The Clearing House (TCH) is working with America's biggest banks on an industry-wide "dynamic credentialing" system that will improve the safety of digital payments.
TCH and its 22 member banks - including the likes of BofA, Citi and US Bank - are currently developing a pilot programme to test an open standard system that improves security for mobile transactions.
The test will seek to boosts customer account information safeguards by cutting the amount of sensitive information, such as card numbers, stored across multiple retailers, virtual wallet providers and others.
The pilot will test customers' ability to use their handset to make a purchase within a mobile wallet and at the point-of-sale. The participant's actual account number will be replaced by the issuing bank with a randomly generated temporary number, or dynamic credential, for processing the transaction.
This, says TCH, protects a customer's account information behind bank firewalls and lowers the potential for fraud in digital payments.

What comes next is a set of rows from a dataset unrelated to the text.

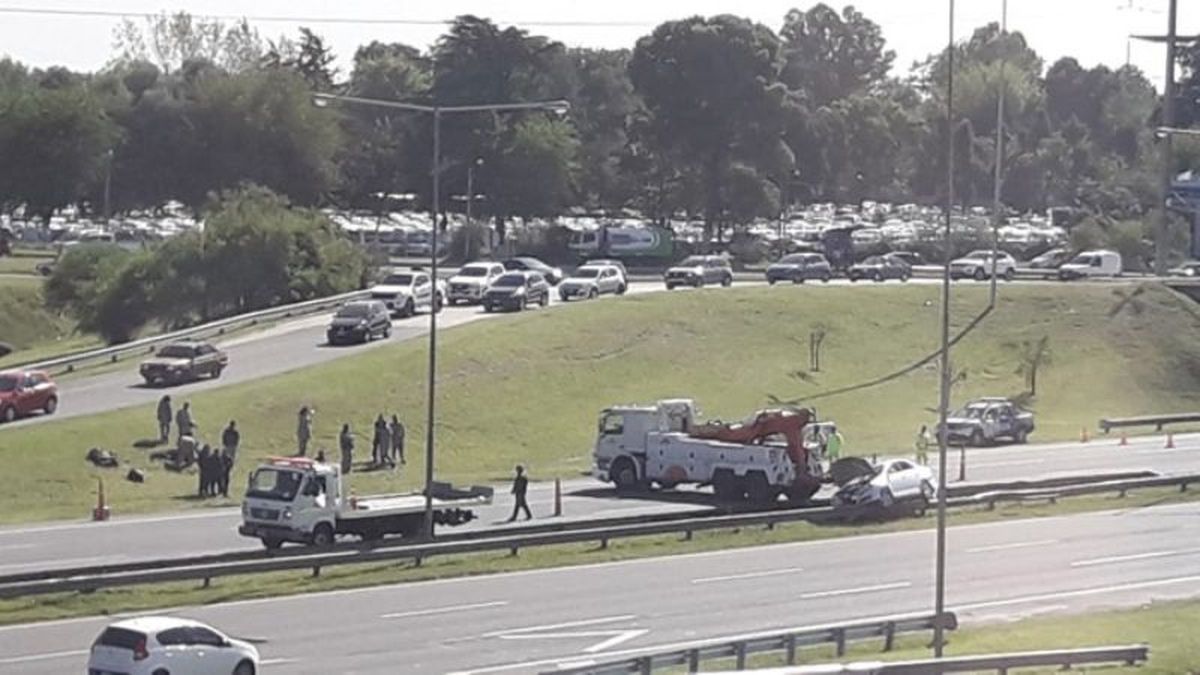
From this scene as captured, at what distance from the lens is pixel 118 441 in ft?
185

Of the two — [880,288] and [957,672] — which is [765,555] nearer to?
[957,672]

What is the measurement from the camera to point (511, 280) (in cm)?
8338

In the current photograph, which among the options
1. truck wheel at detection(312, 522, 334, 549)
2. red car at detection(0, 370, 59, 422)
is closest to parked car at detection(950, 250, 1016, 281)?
red car at detection(0, 370, 59, 422)

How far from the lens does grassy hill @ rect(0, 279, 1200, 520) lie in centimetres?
5784

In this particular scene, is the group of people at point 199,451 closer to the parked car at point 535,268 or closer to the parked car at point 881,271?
the parked car at point 535,268

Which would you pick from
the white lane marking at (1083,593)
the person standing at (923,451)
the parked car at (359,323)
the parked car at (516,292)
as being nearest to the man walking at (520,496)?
the person standing at (923,451)

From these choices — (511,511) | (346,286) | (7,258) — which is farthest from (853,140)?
(511,511)

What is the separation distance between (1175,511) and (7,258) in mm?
81833

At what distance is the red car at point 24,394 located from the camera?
194ft

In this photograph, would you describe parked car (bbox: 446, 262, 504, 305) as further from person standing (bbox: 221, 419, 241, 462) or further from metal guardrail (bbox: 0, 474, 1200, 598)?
metal guardrail (bbox: 0, 474, 1200, 598)

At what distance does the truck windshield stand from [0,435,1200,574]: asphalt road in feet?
5.88

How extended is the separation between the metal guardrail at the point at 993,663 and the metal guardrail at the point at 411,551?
13.2m

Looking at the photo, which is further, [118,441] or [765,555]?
[118,441]

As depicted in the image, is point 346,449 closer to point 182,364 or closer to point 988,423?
point 182,364
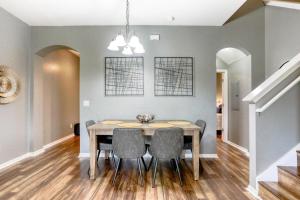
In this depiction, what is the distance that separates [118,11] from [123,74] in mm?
1220

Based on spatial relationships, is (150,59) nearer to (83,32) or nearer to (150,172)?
(83,32)

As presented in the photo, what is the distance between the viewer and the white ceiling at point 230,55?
5023mm

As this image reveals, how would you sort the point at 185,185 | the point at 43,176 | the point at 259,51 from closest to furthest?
1. the point at 185,185
2. the point at 43,176
3. the point at 259,51

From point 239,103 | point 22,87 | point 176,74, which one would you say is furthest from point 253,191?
point 22,87

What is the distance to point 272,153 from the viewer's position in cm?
253

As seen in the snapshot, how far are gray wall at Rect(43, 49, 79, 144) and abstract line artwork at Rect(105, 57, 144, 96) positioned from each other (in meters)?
1.79

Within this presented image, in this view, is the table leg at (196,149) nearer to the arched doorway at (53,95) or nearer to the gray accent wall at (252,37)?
the gray accent wall at (252,37)

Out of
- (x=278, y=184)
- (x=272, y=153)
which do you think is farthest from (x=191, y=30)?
(x=278, y=184)

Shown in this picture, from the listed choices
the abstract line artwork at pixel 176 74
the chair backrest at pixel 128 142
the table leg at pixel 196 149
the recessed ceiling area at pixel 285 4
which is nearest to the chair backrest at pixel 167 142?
the chair backrest at pixel 128 142

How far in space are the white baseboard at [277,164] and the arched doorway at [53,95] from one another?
4.16m

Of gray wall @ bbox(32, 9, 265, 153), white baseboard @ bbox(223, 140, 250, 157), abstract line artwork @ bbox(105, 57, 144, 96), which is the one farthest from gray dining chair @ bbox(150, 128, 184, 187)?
white baseboard @ bbox(223, 140, 250, 157)

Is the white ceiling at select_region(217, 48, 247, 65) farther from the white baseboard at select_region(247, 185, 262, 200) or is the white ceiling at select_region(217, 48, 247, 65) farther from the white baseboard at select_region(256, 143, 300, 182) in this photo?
the white baseboard at select_region(247, 185, 262, 200)

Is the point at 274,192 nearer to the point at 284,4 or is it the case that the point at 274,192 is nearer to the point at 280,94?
the point at 280,94

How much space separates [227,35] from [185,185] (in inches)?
123
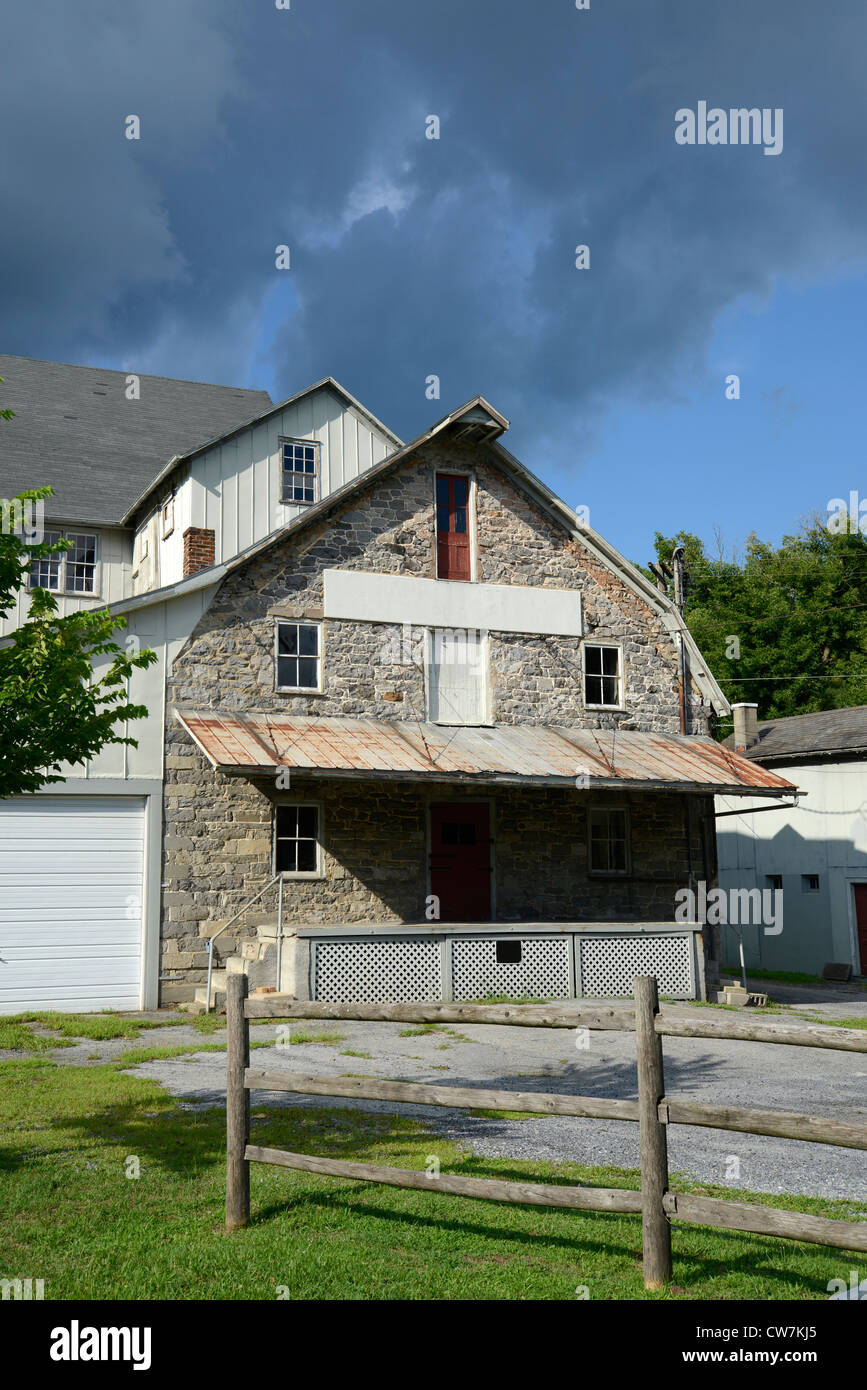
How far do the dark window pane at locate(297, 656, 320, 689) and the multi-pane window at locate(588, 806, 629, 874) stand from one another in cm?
551

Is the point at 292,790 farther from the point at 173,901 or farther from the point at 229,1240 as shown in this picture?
the point at 229,1240

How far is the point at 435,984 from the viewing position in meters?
16.8

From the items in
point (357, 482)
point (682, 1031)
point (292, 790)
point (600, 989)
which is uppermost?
point (357, 482)

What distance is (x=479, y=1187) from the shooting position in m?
5.59

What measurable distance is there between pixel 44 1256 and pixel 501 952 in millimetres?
12471

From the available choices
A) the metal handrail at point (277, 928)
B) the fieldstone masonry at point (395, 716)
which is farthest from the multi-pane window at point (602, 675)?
the metal handrail at point (277, 928)

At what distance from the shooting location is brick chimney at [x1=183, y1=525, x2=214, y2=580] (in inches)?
782

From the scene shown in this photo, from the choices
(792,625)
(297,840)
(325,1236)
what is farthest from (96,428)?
(792,625)

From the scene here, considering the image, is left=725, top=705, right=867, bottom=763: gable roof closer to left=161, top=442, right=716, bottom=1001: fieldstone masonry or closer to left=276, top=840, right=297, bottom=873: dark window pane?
left=161, top=442, right=716, bottom=1001: fieldstone masonry

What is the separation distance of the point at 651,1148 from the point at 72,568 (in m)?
19.9

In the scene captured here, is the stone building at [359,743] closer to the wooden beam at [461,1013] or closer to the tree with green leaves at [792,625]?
the wooden beam at [461,1013]

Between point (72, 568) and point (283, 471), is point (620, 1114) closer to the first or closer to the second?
point (283, 471)
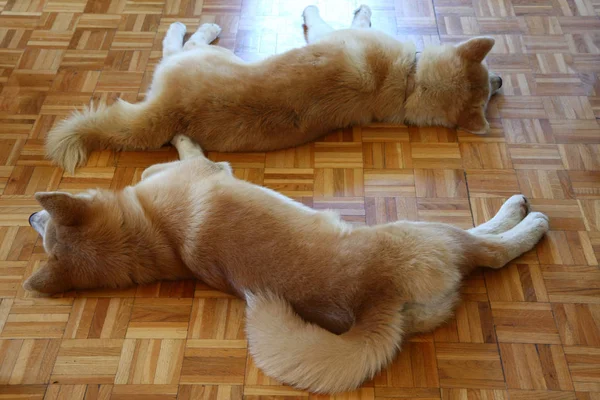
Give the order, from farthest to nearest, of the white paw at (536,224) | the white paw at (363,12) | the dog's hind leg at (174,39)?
the white paw at (363,12) < the dog's hind leg at (174,39) < the white paw at (536,224)

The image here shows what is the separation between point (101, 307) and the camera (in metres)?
2.03

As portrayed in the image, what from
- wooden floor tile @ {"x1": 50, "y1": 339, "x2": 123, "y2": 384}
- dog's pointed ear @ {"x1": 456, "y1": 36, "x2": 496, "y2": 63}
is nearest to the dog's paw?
dog's pointed ear @ {"x1": 456, "y1": 36, "x2": 496, "y2": 63}

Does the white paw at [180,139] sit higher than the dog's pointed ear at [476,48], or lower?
lower

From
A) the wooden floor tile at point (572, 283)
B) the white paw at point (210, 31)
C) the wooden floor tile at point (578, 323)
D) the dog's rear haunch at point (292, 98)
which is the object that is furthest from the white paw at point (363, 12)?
the wooden floor tile at point (578, 323)

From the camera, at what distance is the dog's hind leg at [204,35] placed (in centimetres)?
267

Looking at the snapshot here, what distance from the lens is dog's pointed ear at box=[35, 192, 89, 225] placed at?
182 cm

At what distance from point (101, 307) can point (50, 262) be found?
0.70 feet

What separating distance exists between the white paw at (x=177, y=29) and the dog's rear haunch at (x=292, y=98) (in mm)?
306

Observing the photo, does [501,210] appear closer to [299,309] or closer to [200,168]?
[299,309]

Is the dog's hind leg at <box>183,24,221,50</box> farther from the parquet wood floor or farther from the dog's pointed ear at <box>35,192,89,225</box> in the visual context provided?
the dog's pointed ear at <box>35,192,89,225</box>

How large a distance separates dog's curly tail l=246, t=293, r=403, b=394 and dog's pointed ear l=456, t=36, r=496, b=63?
1075mm

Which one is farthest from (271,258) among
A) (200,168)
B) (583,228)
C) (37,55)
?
(37,55)

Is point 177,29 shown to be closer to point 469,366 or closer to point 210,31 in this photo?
point 210,31

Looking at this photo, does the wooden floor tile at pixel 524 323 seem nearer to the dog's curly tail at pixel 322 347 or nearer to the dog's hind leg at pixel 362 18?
the dog's curly tail at pixel 322 347
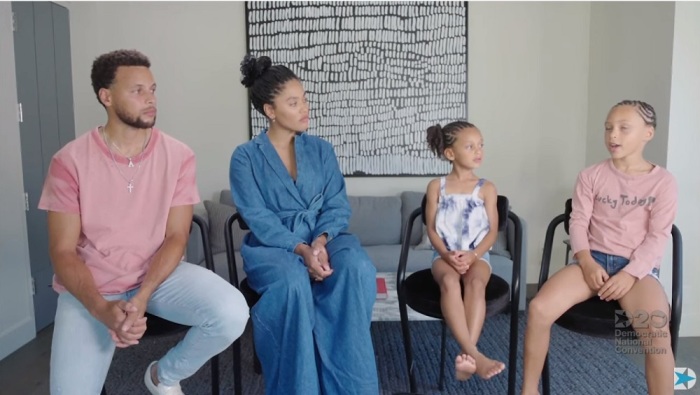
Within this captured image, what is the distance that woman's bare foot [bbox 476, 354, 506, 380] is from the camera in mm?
1729

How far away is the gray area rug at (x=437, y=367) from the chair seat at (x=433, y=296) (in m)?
0.52

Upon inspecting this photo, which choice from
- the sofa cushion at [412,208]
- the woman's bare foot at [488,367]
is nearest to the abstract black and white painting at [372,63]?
the sofa cushion at [412,208]

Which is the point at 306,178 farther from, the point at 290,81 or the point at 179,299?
the point at 179,299

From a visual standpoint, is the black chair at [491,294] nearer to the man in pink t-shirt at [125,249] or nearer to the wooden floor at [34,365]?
the man in pink t-shirt at [125,249]

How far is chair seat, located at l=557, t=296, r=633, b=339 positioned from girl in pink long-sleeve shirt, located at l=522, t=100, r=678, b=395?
0.03 meters

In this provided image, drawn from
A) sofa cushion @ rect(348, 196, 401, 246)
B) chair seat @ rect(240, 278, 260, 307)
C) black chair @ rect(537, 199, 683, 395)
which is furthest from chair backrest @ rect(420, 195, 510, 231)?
sofa cushion @ rect(348, 196, 401, 246)

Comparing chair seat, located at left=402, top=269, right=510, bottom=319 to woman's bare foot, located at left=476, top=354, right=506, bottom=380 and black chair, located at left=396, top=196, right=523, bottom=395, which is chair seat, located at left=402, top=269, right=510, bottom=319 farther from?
woman's bare foot, located at left=476, top=354, right=506, bottom=380

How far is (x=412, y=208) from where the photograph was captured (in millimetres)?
3543

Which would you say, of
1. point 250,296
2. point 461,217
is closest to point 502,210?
point 461,217

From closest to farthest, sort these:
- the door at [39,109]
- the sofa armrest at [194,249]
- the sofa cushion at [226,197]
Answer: the door at [39,109], the sofa armrest at [194,249], the sofa cushion at [226,197]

Richard Davis, chairman, president and CEO, US Bancorp and chairman, TCH, says: "Financial institutions have always been the stewards of safe and sound payment systems. As an industry, we want to do what we can to ensure that privacy and fraud protection are built into all types of digital payments."
Paul Galant, CEO, Citi Enterprise Payments, adds: "This initiative is designed to provide important new ways to protect customer account information and increase customer confidence in the security of the payment systems."